Implementation of the 1-D SSH circuit chain. (a) Schematic of the six-cell 1-D SSH circuit chain. In each LC resonator, L = 1 nH and C = 163 fF. Intra-cell coupling capacitance is \(C_\text {a}={34}\) fF and inter-cell coupling capacitance is \(C_\text {b}={16}\) fF. The trivial and nontrivial setups are probed at the points T and NT, respectively. Sinusoidal signals are sourced into the chain via the transmission lines (TLs). The inset shows the schematic of the on-chip switch. (b) Core physical layout of the six-cell 1-D SSH circuit chain with labeled dimensions and exemplary components (i.e., capacitor, inductor, and switch).

To test the robustness of our chain, we placed extra switches between each sub-unit from 3-A to 6-A and the ground to flexibly introduce short-circuits (i.e., defects)40,42,46 on demand. The switch schematic is shown in the subset of Fig. 2a. These switches are delicately designed with standard transistors in order to minimize parasitics. One single NMOS switch is sufficient to pass the small sinusoidal signals intended in our system characterization. The core physical layout of our 1-D SSH circuit chain is shown in Fig. 2b. It occupies an area of 1.5 mm \(\times\) 1.5 mm in a 130 nm CMOS process. Wide metal traces on the thick aluminum metal layer are used for routing to reduce unwanted parasitic resistance of the physical layout. All results reported below except those in Fig. 4b–d are obtained from performing post-layout simulations on the physical layout of the 1-D SSH circuit chain.

ENTRIES PROVIDED:
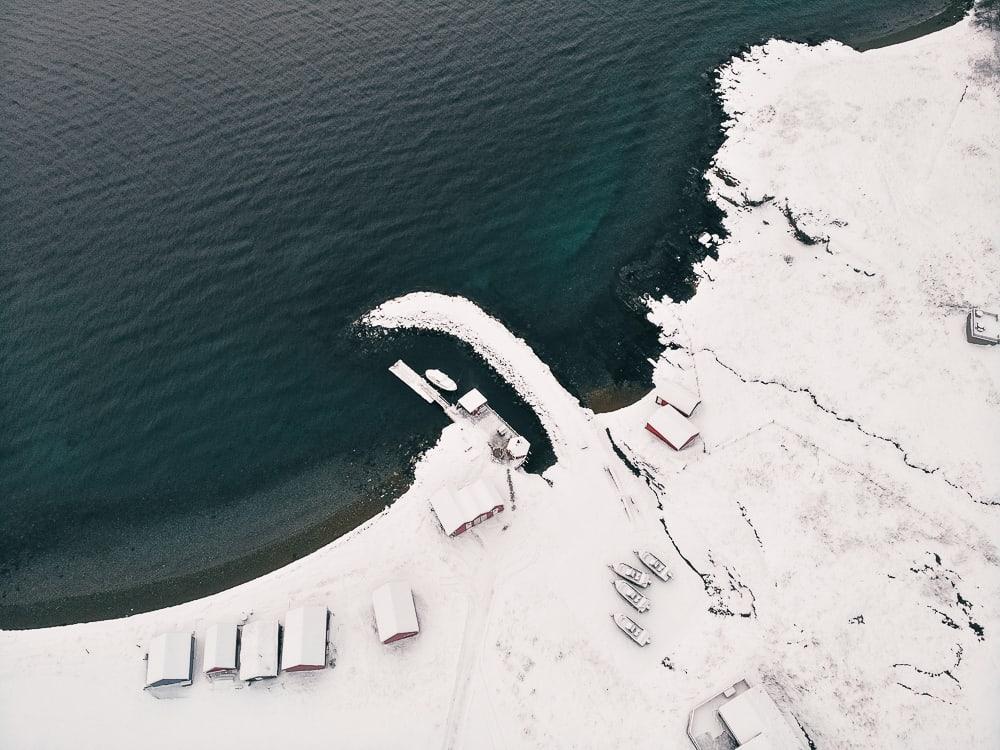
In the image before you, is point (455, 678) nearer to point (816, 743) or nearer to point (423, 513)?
point (423, 513)

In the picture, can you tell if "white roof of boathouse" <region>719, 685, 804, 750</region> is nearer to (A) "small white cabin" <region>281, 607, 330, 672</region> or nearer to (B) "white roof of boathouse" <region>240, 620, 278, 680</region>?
(A) "small white cabin" <region>281, 607, 330, 672</region>

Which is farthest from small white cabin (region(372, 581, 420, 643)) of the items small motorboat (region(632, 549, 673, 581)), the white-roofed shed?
the white-roofed shed

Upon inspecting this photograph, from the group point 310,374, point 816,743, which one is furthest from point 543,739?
point 310,374

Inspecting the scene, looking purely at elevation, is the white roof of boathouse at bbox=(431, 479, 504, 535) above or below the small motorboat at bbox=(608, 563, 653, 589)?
above

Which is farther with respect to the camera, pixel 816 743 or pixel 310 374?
pixel 310 374

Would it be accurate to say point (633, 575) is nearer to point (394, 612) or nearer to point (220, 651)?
point (394, 612)
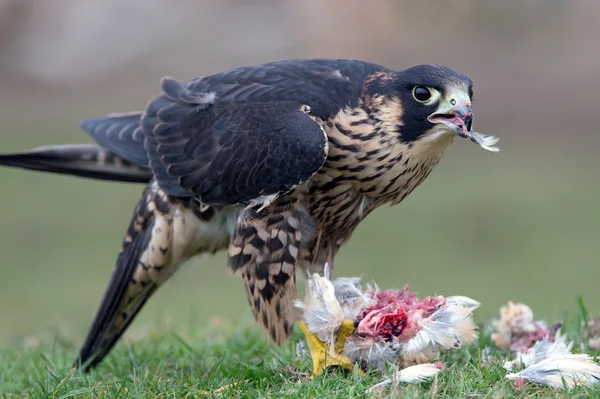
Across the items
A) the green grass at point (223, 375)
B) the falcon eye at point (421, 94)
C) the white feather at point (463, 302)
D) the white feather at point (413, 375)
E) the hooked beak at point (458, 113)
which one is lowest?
the green grass at point (223, 375)

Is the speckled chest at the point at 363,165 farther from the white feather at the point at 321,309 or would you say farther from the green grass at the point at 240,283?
the green grass at the point at 240,283

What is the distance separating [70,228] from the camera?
12.2 meters

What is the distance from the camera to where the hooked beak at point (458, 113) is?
3.76m

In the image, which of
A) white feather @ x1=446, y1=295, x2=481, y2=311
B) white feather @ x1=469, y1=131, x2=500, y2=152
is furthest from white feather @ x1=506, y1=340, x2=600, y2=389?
white feather @ x1=469, y1=131, x2=500, y2=152

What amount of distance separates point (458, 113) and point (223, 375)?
4.75ft

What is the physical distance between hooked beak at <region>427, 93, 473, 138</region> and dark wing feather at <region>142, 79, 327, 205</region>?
51 centimetres

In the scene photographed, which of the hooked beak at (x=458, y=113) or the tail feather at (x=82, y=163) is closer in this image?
the hooked beak at (x=458, y=113)

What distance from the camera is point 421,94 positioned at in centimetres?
392

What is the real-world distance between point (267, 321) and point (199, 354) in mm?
551

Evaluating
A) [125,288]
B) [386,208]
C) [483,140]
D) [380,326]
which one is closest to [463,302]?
[380,326]

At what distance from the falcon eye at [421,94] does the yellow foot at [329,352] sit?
967 mm

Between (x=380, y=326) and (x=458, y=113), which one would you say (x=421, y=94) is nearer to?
(x=458, y=113)

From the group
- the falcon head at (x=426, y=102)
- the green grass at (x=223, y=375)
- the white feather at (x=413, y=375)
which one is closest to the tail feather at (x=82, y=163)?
the green grass at (x=223, y=375)

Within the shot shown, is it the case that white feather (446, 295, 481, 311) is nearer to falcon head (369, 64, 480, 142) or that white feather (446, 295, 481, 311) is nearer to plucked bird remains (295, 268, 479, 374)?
plucked bird remains (295, 268, 479, 374)
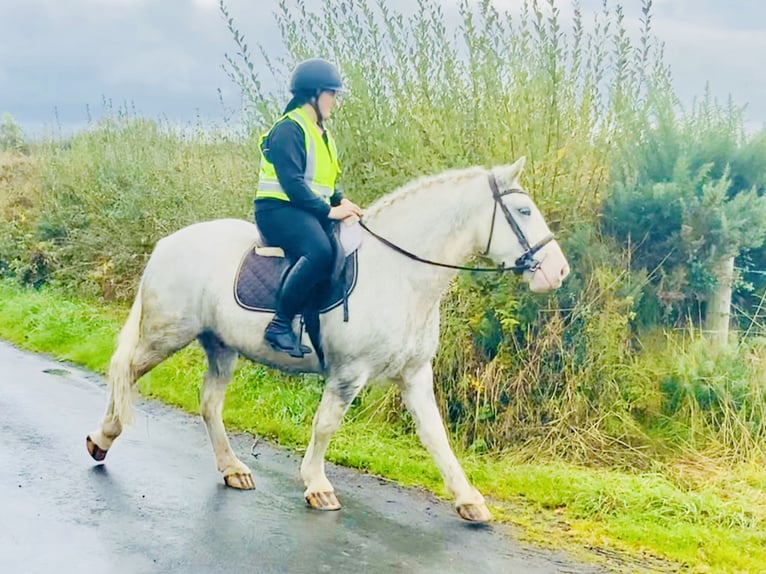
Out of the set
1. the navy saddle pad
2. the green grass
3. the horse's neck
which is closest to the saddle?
the navy saddle pad

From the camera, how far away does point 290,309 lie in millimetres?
6184

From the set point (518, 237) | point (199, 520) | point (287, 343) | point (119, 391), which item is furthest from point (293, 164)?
point (199, 520)

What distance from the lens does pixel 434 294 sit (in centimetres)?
621

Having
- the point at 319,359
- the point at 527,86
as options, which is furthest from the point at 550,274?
the point at 527,86

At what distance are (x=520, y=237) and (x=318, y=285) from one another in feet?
4.40

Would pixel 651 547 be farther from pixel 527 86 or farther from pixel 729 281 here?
pixel 527 86

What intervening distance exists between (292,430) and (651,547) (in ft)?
12.2

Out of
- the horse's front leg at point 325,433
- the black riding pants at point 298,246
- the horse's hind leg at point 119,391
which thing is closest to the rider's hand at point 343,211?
the black riding pants at point 298,246

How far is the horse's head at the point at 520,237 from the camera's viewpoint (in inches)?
233

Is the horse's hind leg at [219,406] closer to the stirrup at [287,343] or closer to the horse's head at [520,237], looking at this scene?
the stirrup at [287,343]

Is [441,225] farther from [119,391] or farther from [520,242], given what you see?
[119,391]

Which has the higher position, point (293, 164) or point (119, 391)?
point (293, 164)

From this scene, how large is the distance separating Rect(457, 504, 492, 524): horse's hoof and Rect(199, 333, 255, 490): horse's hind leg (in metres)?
1.61

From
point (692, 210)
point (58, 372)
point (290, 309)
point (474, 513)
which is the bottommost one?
point (58, 372)
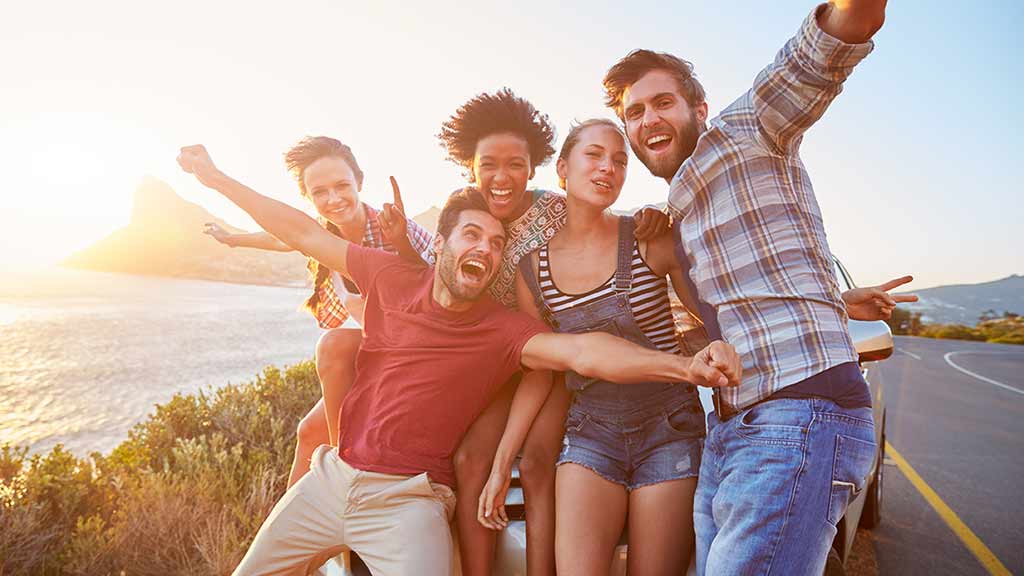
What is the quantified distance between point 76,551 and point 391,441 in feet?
8.06

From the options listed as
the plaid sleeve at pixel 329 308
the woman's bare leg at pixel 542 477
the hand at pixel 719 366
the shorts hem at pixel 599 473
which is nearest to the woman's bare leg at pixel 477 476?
the woman's bare leg at pixel 542 477

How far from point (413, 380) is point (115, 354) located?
1856 cm

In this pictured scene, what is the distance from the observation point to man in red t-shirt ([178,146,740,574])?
2.25m

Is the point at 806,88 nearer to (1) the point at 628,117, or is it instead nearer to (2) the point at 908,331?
(1) the point at 628,117

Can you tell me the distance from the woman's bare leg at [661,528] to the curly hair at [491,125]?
207 cm

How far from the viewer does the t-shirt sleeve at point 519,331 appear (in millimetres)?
2479

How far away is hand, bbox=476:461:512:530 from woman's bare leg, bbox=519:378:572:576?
0.07m

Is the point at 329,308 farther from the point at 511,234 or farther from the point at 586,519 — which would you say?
the point at 586,519

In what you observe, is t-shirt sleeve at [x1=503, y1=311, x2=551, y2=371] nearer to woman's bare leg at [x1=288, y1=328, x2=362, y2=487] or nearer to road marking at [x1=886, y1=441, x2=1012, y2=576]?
woman's bare leg at [x1=288, y1=328, x2=362, y2=487]

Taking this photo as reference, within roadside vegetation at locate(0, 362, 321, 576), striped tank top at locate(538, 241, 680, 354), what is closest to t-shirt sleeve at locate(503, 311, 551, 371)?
striped tank top at locate(538, 241, 680, 354)

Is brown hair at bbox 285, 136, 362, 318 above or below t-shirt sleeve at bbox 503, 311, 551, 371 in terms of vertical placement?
above

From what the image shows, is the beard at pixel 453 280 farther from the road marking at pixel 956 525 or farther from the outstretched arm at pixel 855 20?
the road marking at pixel 956 525

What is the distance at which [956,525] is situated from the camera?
15.0 ft

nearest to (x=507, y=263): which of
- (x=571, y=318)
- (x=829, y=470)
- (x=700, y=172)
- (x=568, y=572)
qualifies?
(x=571, y=318)
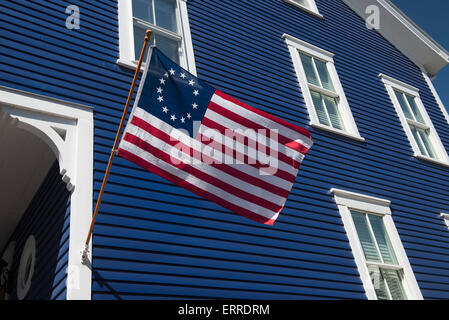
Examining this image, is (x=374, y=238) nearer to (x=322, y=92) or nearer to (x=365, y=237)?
(x=365, y=237)

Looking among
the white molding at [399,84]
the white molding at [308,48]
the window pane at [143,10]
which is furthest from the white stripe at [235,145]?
the white molding at [399,84]

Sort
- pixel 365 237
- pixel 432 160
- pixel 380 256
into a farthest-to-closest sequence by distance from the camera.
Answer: pixel 432 160 → pixel 365 237 → pixel 380 256

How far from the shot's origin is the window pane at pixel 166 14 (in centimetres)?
730

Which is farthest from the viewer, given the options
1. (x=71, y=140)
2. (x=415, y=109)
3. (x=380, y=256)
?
(x=415, y=109)

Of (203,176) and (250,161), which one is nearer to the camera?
(203,176)

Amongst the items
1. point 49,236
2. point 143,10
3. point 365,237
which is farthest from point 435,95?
point 49,236

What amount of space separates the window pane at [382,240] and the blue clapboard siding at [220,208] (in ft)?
1.25

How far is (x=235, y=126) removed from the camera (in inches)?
188

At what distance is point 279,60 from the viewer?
8461mm

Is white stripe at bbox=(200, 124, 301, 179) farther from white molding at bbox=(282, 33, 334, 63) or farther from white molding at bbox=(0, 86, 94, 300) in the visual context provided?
white molding at bbox=(282, 33, 334, 63)

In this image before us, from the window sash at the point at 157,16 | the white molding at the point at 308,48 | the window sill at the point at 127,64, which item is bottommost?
the window sill at the point at 127,64

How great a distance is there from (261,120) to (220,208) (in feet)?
5.22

WRITTEN EXERCISE:
Please continue the passage on the on-chip 1-D SSH circuit chain, picking up after its final sentence about post-layout simulations.

REPLY TO THE EXERCISE:
IC physical layout (also known as IC mask layout, or mask design) is the representation of an IC in terms of planar geometric shapes corresponding to the different stacked physical layers (e.g., metal, oxide, or semiconductor) during the fabrication process. A semiconductor foundry uses this physical layout information to generate the photomasks required by the photo-lithographic process for chip fabrication. The post-layout simulations can accurately extract the precise parasitics from an IC physical layout and are therefore considered a golden standard to verify its function. For analog IC designs (e.g., our 1-D SSH circuit chain) which are sensitive to parasitic effects, the post-layout simulation results from a high-fidelity simulator often match well with the measured results from a fabricated chip. In our work, we use Cadence Spectre, an industry-standard design tool for IC design, and foundry provided process design kit (PDK) which contains accurate device and parasitics models, to ensure reliable simulation results.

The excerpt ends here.